Nine days before, on June 8, thousands of acres of forest had begun burning 50 miles to the west, ignited by a smoldering coal seam near Glenwood Springs. Eighty miles to the southeast, near Hayman, a fire reportedly started by a forest-service worker that same day was also burning thousands of acres, and floating layers of smoke and soot over Denver. But here in Minturn, the cool air coming in through the open window carried only the pleasant scents of a forest fire. It smelled sweet, like cedar or allspice.
For the next few hours, at least, I knew Jeff was safe at home. So I should have been sleeping, but instead I stared at his shoulder, the one that bears the scar from a fire that suddenly flared out of control during a training exercise a year ago. He’s never told me the whole truth about what happened that day, in part because he knows I’ve seen the worst that fire can do.
Six years ago I worked as a burn intensive-care-unit nurse in Albuquerque, N.M. I cared for many young men Jeff’s age–pilots, firefighters and construction workers who had gotten hurt on the job. Night after terrible night for six months, I suctioned black ash from burned lungs, changed wet dressings from blistering skin and gave more morphine than I had in the rest of my career, all in rooms relentlessly heated to 85 humid degrees to keep the patients warm.
I never imagined then that the sweet, contemplative artist I had married would ever put himself at risk for the same horrible injuries. A year and a half ago Jeff started volunteering with the local fire department. Then, last April, he went full time.

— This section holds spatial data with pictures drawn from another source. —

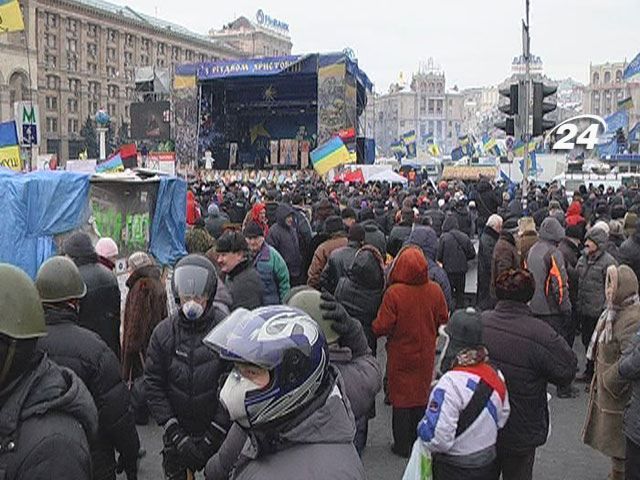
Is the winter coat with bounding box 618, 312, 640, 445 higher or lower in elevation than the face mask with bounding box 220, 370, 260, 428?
lower

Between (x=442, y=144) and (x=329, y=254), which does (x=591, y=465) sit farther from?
(x=442, y=144)

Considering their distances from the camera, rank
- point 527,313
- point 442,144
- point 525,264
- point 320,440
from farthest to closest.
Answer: point 442,144, point 525,264, point 527,313, point 320,440

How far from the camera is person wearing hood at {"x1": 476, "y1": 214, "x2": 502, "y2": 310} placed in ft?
30.1

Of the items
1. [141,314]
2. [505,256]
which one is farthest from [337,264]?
[141,314]

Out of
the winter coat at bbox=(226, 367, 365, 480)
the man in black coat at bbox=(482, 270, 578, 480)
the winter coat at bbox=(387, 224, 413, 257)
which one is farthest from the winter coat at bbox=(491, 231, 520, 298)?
the winter coat at bbox=(226, 367, 365, 480)

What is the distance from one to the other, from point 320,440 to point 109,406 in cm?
179

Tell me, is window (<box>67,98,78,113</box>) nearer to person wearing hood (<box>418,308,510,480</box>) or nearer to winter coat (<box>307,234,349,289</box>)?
winter coat (<box>307,234,349,289</box>)

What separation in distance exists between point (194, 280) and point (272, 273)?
3.05 meters

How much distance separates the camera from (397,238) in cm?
961

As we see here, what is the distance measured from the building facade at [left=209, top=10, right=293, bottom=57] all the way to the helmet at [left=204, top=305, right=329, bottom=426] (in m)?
111

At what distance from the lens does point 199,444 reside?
371 cm

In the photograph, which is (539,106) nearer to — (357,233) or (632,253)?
(632,253)

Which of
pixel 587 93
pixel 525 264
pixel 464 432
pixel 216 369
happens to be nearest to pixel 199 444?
pixel 216 369

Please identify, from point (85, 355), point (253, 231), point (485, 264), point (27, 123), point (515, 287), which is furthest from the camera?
point (27, 123)
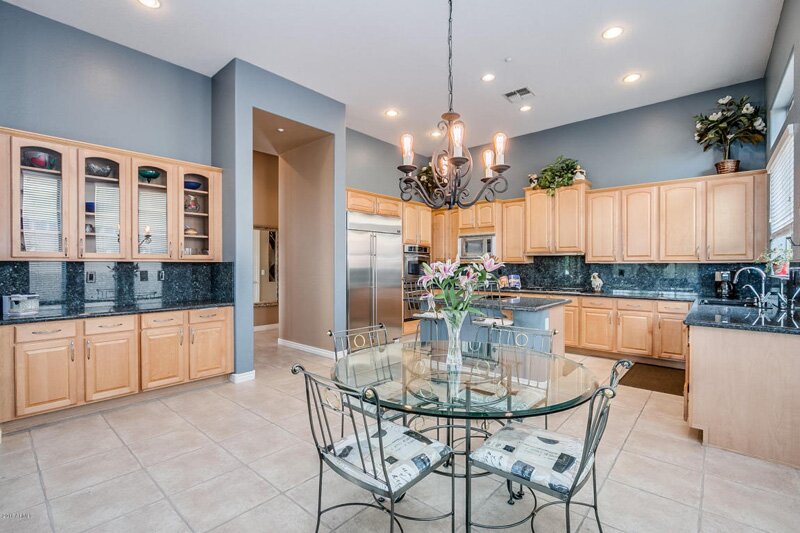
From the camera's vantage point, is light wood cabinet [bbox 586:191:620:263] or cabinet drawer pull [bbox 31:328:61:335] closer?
cabinet drawer pull [bbox 31:328:61:335]

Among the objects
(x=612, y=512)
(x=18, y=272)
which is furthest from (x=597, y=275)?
(x=18, y=272)

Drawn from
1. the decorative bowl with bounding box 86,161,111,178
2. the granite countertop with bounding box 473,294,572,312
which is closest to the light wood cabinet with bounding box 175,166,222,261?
the decorative bowl with bounding box 86,161,111,178

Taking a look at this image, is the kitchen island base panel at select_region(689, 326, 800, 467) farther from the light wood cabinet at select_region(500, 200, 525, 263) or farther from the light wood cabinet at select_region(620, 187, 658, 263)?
the light wood cabinet at select_region(500, 200, 525, 263)

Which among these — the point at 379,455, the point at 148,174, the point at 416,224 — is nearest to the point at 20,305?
the point at 148,174

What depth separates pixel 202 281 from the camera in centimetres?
424

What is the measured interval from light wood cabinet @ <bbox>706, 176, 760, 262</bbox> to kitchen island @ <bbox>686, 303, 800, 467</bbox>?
193 cm

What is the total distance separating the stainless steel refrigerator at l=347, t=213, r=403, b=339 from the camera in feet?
17.2

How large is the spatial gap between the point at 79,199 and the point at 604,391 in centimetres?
416

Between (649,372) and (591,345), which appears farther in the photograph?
(591,345)

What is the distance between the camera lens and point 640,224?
484 centimetres

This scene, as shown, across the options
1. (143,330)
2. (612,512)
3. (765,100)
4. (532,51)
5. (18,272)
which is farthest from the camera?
(765,100)

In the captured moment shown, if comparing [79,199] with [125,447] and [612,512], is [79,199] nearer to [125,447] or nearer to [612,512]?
[125,447]

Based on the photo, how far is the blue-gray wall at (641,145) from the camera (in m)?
4.58

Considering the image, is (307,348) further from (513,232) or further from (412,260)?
(513,232)
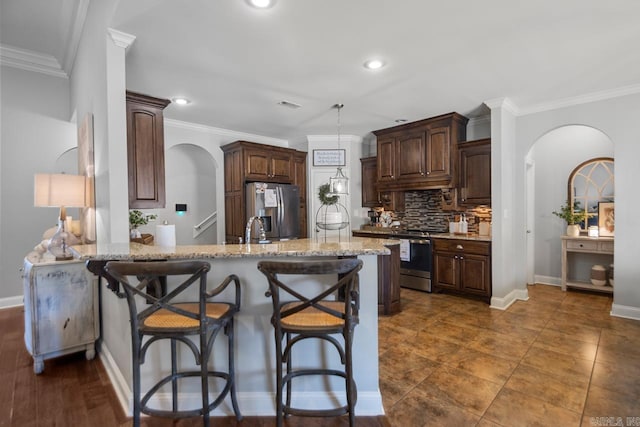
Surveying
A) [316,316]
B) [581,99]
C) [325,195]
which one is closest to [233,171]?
[325,195]

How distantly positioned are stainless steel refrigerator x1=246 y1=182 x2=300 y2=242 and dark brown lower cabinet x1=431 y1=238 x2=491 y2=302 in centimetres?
234

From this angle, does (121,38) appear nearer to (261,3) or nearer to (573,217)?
(261,3)

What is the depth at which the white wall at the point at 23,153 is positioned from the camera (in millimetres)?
3738

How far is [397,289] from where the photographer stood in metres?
3.87

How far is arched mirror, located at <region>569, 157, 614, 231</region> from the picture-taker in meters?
4.55

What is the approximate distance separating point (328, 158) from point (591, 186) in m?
4.15

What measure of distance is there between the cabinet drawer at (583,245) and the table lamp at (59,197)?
6187 millimetres

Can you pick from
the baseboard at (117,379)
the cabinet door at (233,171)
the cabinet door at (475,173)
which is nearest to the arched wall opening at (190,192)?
the cabinet door at (233,171)

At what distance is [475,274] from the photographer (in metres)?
4.24

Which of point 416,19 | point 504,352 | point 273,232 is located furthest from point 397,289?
point 416,19

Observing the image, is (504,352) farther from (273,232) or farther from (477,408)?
(273,232)

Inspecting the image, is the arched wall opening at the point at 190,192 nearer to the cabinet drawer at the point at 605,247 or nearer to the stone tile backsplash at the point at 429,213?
the stone tile backsplash at the point at 429,213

He took a 60 percent pay cut for the privilege of jumping out of bed in the middle of the night to run into burning buildings and dig trenches around blazing forests.
This year more than 800 wildfires have burned more than 200,000 acres in Colorado during the worst drought in 25 years. For the past several weeks Jeff has responded to countless false alarms from nervous residents who thought they smelled smoke, and fought the smaller fires that haven’t made it to the nightly news: nine acres in Fulford, 40 acres in Wolcott, a six-acre grass fire near Mountain Star.
So far, Jeff has been sent to the coal-seam fire only once, three days after it began. The dogs paced the house with me, as I worried late into the night about the shifting winds that can trap tired and unsuspecting firefighters between walls of flame in the forest. I wondered how Jeff could possibly be prepared for this duty with his limited experience. He came home safe early the next morning, but his unit continues to send trucks and firefighters to the fire every day. It’s only a matter of time before he’s called to serve there again.
Last week Jeff and I rode our dirt bikes on a back road to Glenwood Springs. Evacuated residents lingered on the bridge over Interstate 70, snapping photographs of the fire that was burning less than a mile away. I felt a sickening drop in my stomach as people talked about the 14 firefighters who were killed eight years ago in the nearby Storm King Mountain forest fire.
Jeff and I stood mesmerized as the brown smoke billowed in plumes and dissipated in haze over an orange-red flicker along the ground. Black skeletons of burned aspens and lodgepole pines lined the ridge behind the bronze memorial to the fallen firefighters.
I couldn’t help admiring the strange beauty of the scene, though I felt guilty for it. When I reported the next day to the small emergency room where I work, Sarah, an EMT, told me how she had spent the night shuttling food and water to the firefighters on the front lines of the coal-seam fire. She described a hypnotic scene of glowing red embers in the high-country darkness. A fellow EMT reminded her, “Hey, we’re not rooting for the fire.”
All of us who live in the dry, western part of the state are rooting for rain. We try to keep busy, all the while wondering if the fire will hit our town next. The tourists have stayed home, and business at the hospital is slow. My co-workers and I play Hacky Sack in the parking lot, always scanning the sky for creeping clouds of smoke. So far, they haven’t come. Thankfully, neither have any injured firefighters.
Sleep continues to elude me, especially when Jeff is on duty, but I don’t mind. I prefer what I see with my eyes open.